El calendario liguero en Primera División, surgido a mediados del pasado mes de julio, parecía sombrío. Y hasta devastador. Sevilla, Getafe, Villarreal, Almería y Real Madrid emergían desde la inmensidad de las profundidades, con la fuerza de una ola de gigantescas proporciones que amenazaba con engullir todo lo que apareciera a su paso, para iniciar el asalto a la sexta temporada en el marco de la Primera División. Este marco cronológico aventuraba una prueba más dentro de un contexto que si por algún aspecto se ha caracterizado, en el tiempo más reciente, es por la reiterada sucesión de contradicciones, desde distintos prismas que superaban los cauces estrictamente deportivos que marcan el devenir de una institución futbolística, que la sociedad levantinista ha ido solventando gradualmente conforme se iban planteando.
La amenaza era más que real por el ascendente de los rivales. En realidad, el ciclo era superlativo. La sucesión de los duelos programados por el azar se convertía en un desafío mayúsculo en aras a probar la consistencia y respuesta de un recién llegado al marco de la elite. La respuesta ha ido en consonancia con la incuestionable altura del reto. El proceso de adaptación se preveía traumático y los hechos que se sucedieron en las tres jornadas que abrieron el campeonato de la regularidad confirmaron el grado de dificultad que entrañaba tan arenoso arranque.

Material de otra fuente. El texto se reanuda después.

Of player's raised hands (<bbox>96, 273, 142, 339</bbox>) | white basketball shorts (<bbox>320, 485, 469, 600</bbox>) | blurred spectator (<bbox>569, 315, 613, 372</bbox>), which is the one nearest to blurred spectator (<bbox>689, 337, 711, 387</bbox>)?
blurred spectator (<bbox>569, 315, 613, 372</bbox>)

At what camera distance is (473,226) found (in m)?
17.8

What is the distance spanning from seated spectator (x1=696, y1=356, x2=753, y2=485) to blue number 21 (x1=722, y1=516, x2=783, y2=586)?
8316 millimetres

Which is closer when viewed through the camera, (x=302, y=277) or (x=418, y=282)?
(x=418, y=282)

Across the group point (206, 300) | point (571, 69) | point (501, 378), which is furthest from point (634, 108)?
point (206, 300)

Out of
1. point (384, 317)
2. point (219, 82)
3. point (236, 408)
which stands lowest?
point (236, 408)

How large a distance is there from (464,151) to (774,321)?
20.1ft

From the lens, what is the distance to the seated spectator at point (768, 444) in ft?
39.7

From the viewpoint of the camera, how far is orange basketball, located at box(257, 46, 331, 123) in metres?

El Levante, que estreno rol en la Liga BBVA a finales de agosto ante el Sevilla, abandonó el césped del Estadio Ciudad de Valencia esquilmado y profundamente herido.
Y esa sensación de frustración y de miedo ante los desconocido aumentó en el partido ante el Getafe en Madrid tras un final catastrófico. Una semana después frente al Villarreal germinó una nueva idea en el interior del terreno de juego anunciadora de transformaciones, pese a la nueva derrota, que floreció en Almería y su atractivo se consolidó en el enfrentamiento supremo ante el Real Madrid de Cristiano Ronaldo. El Levante arribó a la tercera confrontación del ejercicio sin conseguir inaugurar su casillero de puntos. Una semana después, el choque ante el Almería se disputó el miércoles, suma cuatro y la mente de los jugadores ha obrado una severa metamorfosis. Quizás en torno a este punto radique la principal variación de esta secuencia. El poder de la mente es ciertamente profundo. No hay muralla que no pueda atravesar. Y destrozar.
Lo podría argumentar Punset. Y lo reafirmaría cada uno de los integrantes del colectivo blaugrana. Entre el dubitativo Levante que partió ante el Sevilla el sábado 28 de agosto y el bloque que, con firmeza y decisión, extrajo un sobresaliente empate, con un innegable sabor a victoria, ante el Real Madrid hay una distancia sideral que afecta básicamente a la psique de los protagonistas. Entre una y otra cita media el convencimiento y la fe en las posibilidades de éxito. Para alcanzar una cota hay que desearla. El equipo desnortado de la claridad de la Liga ha dado paso a un bloque competitivo que cuenta con un plan específico sobre el campo y que entiende que no es inferior a ninguno de sus rivales si aplica los vectores y las coordenadas propicias que entroncan con los caracteres que como colectivo presenta. Esa versión gremial y asociativa y hasta trasgresora, ante la etiqueta que le envuelve desde la apertura de la Liga, que evidenció en Almería y más tarde en Orriols resulta incuestionable para hacer frente al sueño de la permanencia.
El tránsito, por la brevedad del espacio/tiempo y por los efectos traumáticos de la primera experiencia, resulta complejo y apunta hacia Luis García y el resto de sus colaboradores. Quizás la labor psicológica del técnico sea uno de los aspectos capitales en esta variación con resultados tangibles en la clasificación, pero sobre todo en el estado anímico de los futbolistas. La cuestión resalta la incidencia del entrenador sobre el equipo. El preparador ha trabajado velozmente para cambiar las constantes vitales de un grupo sumergido en el lodo que ha visto la luz por más que el camino que resta por recorrer sigue siendo oscuro y escarpado. Luis sabía que iba a contrarreloj, pero era necesario intentarlo. Los marcadores obtenidos han ayudado a este crecimiento. La victoria en Almería y la igualada frente al Real Madrid, con la portería a cero y el músculo necesario para neutralizar al oponente, ha disparado la autoestima de un grupo que ha salido indemne de un mes de septiembre que se anunciaba devastador.